This calls for a word-for-word copy of all the data, with each picture removed.

- **Data excerpt**:
★ ★ ★
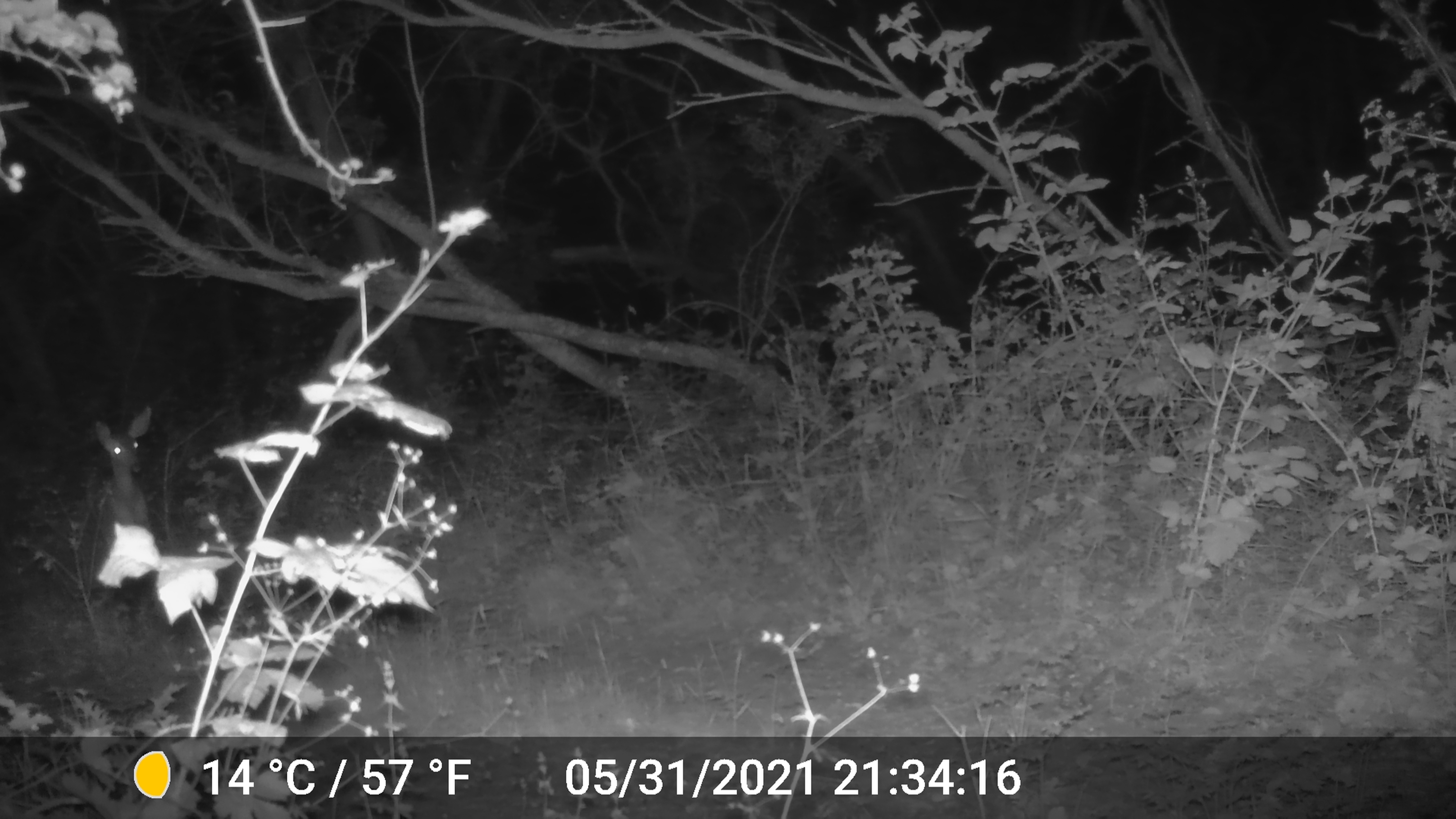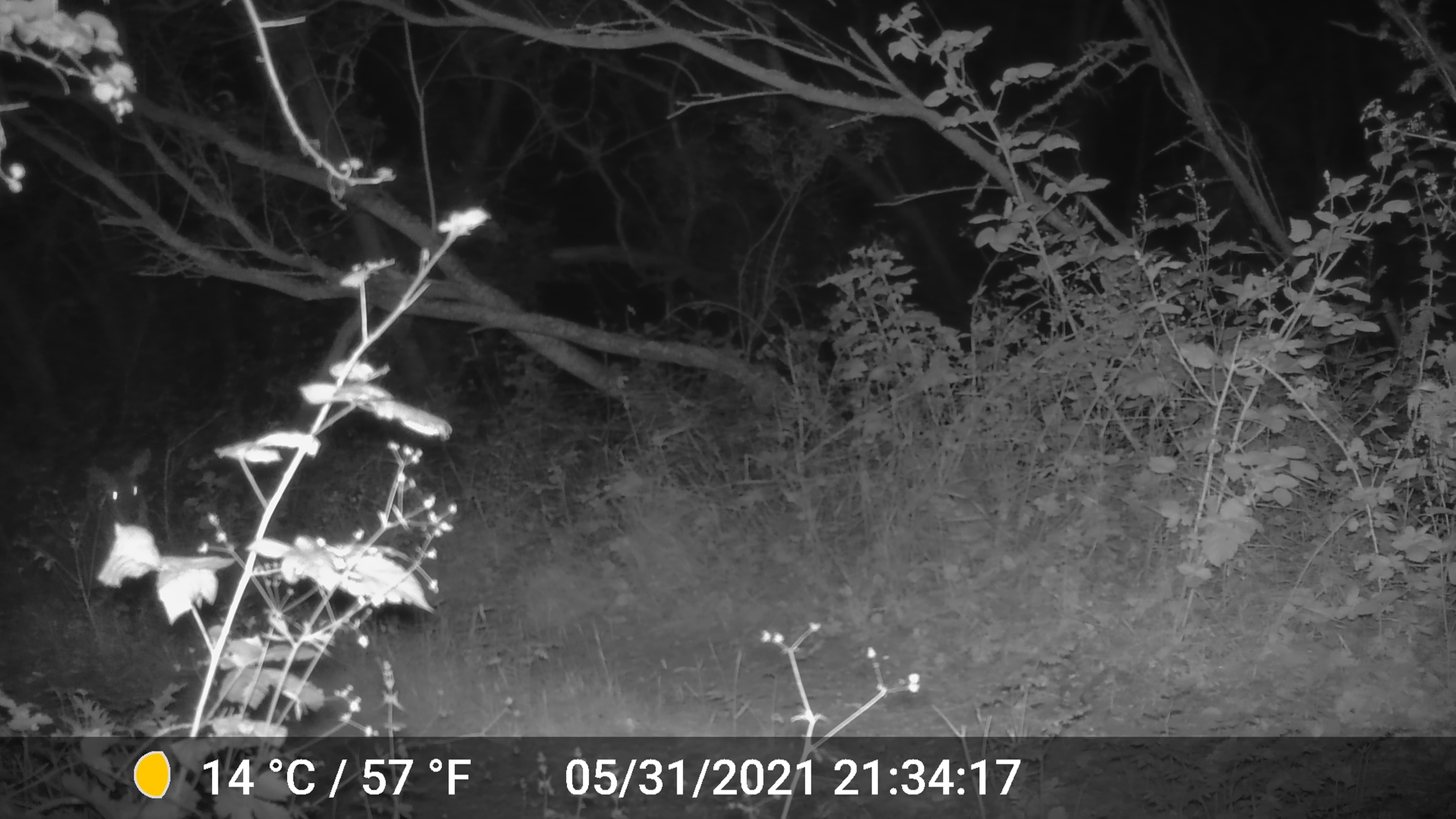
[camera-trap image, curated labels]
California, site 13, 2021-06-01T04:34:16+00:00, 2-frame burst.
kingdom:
★ ★ ★
- **Task output**:
[camera-trap image, curated labels]
California, site 13, 2021-06-01T04:34:16+00:00, 2-frame burst.
kingdom:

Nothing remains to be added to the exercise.